Source passage:
Um you can you can have a number of these guys, Ronnie Earle, uh, who came up with a political indictment against Tom DeLay just to get him out of the speakership or the leadership position of Republican Party, because the stupid Republicans had a rule saying if any one of them were ever indicted, they would quit.
They would resign.
Democrats don't have such a rule, by the way.
We'll be back.
Sit tight.
All right, got some uh more audio sunbusters squeeze in today.
And we'll do that in due course.
But first, uh staying with the phones of Birmingham, Alabama.
This is Alan.
I'm glad you waited, sir.
Uh hello, Rush.
Thanks for taking my call.
Yes, sir.
Uh I uh I called uh and and been listening, been on hold for a while and and been listening to your show and think that you've been landing some great body blows against uh Duke and Naiphong in this uh uh lacrosse rape scandal.
And uh my comment is is gonna wind up sounding like I'm quibbling with you because I'm on board with so much of what you said, and I and I didn't want to get sidetracked in that respect because I think that uh NIF is uh gonna get what's coming to him in terms of uh some sort of uh sanction against him.

Listed entries:
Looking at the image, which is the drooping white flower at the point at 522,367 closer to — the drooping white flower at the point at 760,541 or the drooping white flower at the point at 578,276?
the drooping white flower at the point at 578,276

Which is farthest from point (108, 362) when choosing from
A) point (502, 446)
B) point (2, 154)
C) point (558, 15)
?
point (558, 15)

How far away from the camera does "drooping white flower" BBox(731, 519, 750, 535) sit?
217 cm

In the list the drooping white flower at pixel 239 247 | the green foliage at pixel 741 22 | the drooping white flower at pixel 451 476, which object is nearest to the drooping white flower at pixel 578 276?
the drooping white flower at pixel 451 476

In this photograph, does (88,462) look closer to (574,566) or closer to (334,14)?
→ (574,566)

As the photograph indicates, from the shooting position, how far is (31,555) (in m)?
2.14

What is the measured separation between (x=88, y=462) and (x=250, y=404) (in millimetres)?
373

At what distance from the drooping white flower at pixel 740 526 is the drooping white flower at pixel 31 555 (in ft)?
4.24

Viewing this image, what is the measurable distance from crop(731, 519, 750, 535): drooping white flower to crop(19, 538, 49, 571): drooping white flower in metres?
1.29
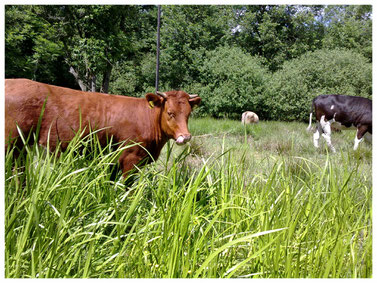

Instructions for the task: Rewrite the paragraph of the talk-show transcript that begins "Um you can you can have a number of these guys" in one shorter sentence, keeping its main facts.

Written reply: Ronnie Earle brought a political indictment against Tom DeLay to push him out of the Republican leadership, because the Republicans had a rule that any member who was indicted would quit.